Na noite de domingo, a SIC transmitiu quatro horas de emissão especial sobre o piloto, entrando em simultâneo com a TV Globo para a emissão do programa Fantástico, quase exclusivamente dedicado ao acidente. No dia seguinte, a morte de Senna foi manchete de todos os jornais, da rádio
e da televisão.
PORTUGAL
Na Quinta do Lago, a empregada brasileira que toma conta da casa de Senna não acreditava na sua morte. Disse à SIC que «esperava que ele aparecesse a qualquer momento». A essa hora, já Adriane, a namorada, viajava para Sintra, onde aguardaria, fechada no seu quarto, o momento de ver António Braga, o último
amigo a falar com o piloto. Depois, seguiriam, ainda na terça-feira, para São Paulo.
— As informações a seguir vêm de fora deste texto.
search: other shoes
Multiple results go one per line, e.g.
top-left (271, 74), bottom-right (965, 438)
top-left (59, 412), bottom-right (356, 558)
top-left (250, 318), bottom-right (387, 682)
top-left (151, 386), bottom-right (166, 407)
A comunidade brasileira em Portugal habituou-se à presença regular, mas muito discreta, do piloto. Domingos Silva, administrador da Planal, empresa imobiliária responsável pela Quinta do Lago, revela que tinha com o piloto um «acordo de cavalheiros, para garantir a discrição que ele tanto prezava. Nunca usávamos o seu nome nas nossas publicações sem prévia autorização — o que até sucedeu em 1992, quando comemorámos 20 anos». No Algarve, o piloto costumava fazer jogging nos terrenos junto à casa, jogava ténis com os vizinhos, descansava. Domingos Silva recorda a sua simpatia: «Era uma honra tê-lo cá, e vou dar o nome dele à à rua onde fica a sua casa.»
Senna dividia a sua vida entre Portugal, Monte Carlo e o Brasil, onde tinha uma Casa em Angra dos Reis (a 200 km do Rio de Janeiro) e uma quinta em Tatui, a 120 km de São Paulo. Foi nessa quinta que construiu o kartódromo onde brincava nos tempos livres — e foi lá, no seu refúgio, que os pais viram o seu filho morrer. Pela televisão, em directo.
Só depois viram a imagem dele, junto do carro, minutos antes da prova, com o olhar mais apreensivo do mundo. Mas um piloto de Fórmula 1 distingue-se do comum dos mortais por essa capacidade de se fazer à pista depois de ver um colega morrer e outro ir parar ao hospital. Senna sabia que a sua vitória passava pela superação desses riscos através de riscos ainda maiores. Provavelmente, não pensava em chegar vivo ao fim de uma prova. Pensava apenas ganhá-la.